INVENTUM SARL – Data Protection and Privacy Policy (GDPR)

Purpose of this Policy

This policy demonstrates INVENTUM SARL's commitment to respecting and complying with the rules governing the protection of personal data, particularly those set forth by the General Data Protection Regulation (GDPR). It serves to inform our clients, partners, and stakeholders about how and why we collect, process, and safeguard personal data in the course of providing our services.

Who is this policy for?

This GDPR policy applies to all individuals who interact with INVENTUM SARL, including our clients, potential clients, partners (such as business introducers), job applicants, and any other parties engaging with us.

Why do we process your data?

As part of our service offering, we may process your personal data for the following reasons, based on the legal grounds detailed below:

To provide our services: We process your data to fulfill our contractual obligations, such as accounting, tax, and compliance services, in accordance with the terms set forth by the Luxembourg Order of Chartered Accountants.
For newsletters and updates: With your consent, we process your data to send you updates and relevant information about our services.
For recruitment: We process candidate data as part of our hiring procedures.
To ensure security and compliance: We process data based on legal obligations (such as anti-money laundering and counter-terrorism financing rules) and our legitimate interest in safeguarding our operations.

What data do we process and how long do we keep it?

Here is a summary of the categories of personal data we process and the applicable retention periods. For more details, you can contact us at info@inventum.lu.

Category of Data	Retention Period
Identification and contact details of individual clients, directors/managers, shareholders, and beneficial owners of client companies (e.g., name, date and place of birth, personal address, tax ID)	Retained for the duration of the business relationship and five additional years thereafter for compliance with anti-money laundering and counter-terrorism laws
Job application data (CV, cover letter)	Retained for the duration of the recruitment process, then for two months unless consent for longer retention is obtained. After that, data is deleted unless you request its return in writing.

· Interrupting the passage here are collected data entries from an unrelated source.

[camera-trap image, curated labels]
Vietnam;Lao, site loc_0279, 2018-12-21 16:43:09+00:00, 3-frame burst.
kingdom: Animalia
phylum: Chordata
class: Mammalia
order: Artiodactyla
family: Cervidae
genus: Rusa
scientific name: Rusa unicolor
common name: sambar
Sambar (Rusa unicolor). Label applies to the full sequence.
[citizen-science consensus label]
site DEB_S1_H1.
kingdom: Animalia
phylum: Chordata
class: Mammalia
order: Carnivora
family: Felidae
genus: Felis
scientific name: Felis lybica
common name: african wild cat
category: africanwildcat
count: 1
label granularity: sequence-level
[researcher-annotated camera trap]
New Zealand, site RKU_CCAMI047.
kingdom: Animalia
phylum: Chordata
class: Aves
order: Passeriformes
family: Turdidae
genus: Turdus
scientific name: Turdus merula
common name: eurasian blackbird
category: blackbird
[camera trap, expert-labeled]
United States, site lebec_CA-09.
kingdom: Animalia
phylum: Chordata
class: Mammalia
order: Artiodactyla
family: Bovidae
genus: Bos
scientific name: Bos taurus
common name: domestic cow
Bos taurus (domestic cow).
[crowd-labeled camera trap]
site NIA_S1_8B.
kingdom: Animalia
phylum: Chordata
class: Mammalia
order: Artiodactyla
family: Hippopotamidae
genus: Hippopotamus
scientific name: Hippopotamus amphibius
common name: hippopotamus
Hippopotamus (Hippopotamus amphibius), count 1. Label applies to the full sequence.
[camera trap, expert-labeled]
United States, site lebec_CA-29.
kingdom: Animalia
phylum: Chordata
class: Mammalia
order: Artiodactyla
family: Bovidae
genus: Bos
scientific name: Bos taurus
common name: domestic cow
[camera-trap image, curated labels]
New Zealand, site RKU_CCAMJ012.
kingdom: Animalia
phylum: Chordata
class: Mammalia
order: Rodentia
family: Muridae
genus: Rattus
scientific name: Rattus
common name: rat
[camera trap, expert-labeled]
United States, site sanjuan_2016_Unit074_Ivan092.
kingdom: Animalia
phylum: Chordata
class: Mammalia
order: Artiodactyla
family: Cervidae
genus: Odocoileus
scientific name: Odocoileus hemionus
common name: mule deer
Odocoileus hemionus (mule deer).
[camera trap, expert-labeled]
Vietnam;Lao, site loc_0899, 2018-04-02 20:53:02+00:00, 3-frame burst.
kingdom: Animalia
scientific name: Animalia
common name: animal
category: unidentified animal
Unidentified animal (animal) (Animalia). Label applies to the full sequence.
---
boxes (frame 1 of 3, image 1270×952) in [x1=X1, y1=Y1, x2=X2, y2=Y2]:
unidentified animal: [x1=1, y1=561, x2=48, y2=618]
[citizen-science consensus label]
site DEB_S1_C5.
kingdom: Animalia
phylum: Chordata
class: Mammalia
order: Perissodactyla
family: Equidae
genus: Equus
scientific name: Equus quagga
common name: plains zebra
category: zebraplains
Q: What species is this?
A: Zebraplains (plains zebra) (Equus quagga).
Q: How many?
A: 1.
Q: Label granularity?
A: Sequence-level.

Your Rights Over Your Data

Under data protection regulations, you have specific rights that you can exercise at any time, free of charge:

•Right of access and copy of your personal data, subject to confidentiality, business secrecy, and professional privilege.
•Right to rectify inaccurate, outdated, or incomplete data.
•Right to object to the processing of your data (INVENTUM SARL does not engage in commercial prospecting).
•Right to erasure ('right to be forgotten') for data that is not essential for service provision.
•Right to restrict processing in cases of dispute over the legitimacy of processing.
•Right to data portability to retrieve and transfer your data in a structured format.
•Right to define instructions for the handling of your data in the event of death via a trusted person or directly by you.

Who can access your data?

Your data is only shared with authorized personnel strictly necessary to perform the services of INVENTUM SARL. This may include our employees, partners, or subcontractors, subject to your consent where applicable.

We may also share your data with public and judicial authorities when required by law.

How do we protect your data?

We implement robust technical and organizational measures to protect your data from unauthorized access, loss, alteration, or disclosure. Security is a core priority in all our processes.

Do we transfer your data outside the EU?

As a rule, your data remains within the European Union. Any exceptional and strictly necessary transfers outside the EU are subject to stringent safeguards, ensuring the protection and confidentiality of your data, in compliance with GDPR standards.

Cookies Policy – How we use Cookies and Tracking Technologies

INVENTUM SARL uses cookies and similar technologies to enhance your experience on our website and provide tailored services. Cookies may be used for:

Essential functionality and navigation
Performance analytics (e.g., Google Analytics) to improve our services
Personalization and content optimization
Security and fraud prevention

You can manage your cookie preferences at any time through your browser settings or our cookie consent banner. Non-essential cookies are only activated with your explicit consent.

Who to contact for more information?

Our Data Protection Officer (DPO) is available to provide further details and address any questions at info@inventum.lu.

Contacting the Luxembourg CNPD

For matters related to data protection, you can contact the Luxembourg National Commission for Data Protection (CNPD) at:

CNPD

15, Boulevard du Jazz

L-4370 Belvaux, Luxembourg

Tel: (+352) 26 10 60 - 1

Updates to this policy

We may revise this policy at any time to reflect legal changes or the introduction of new services. Please consult the latest version available on our website or upon request.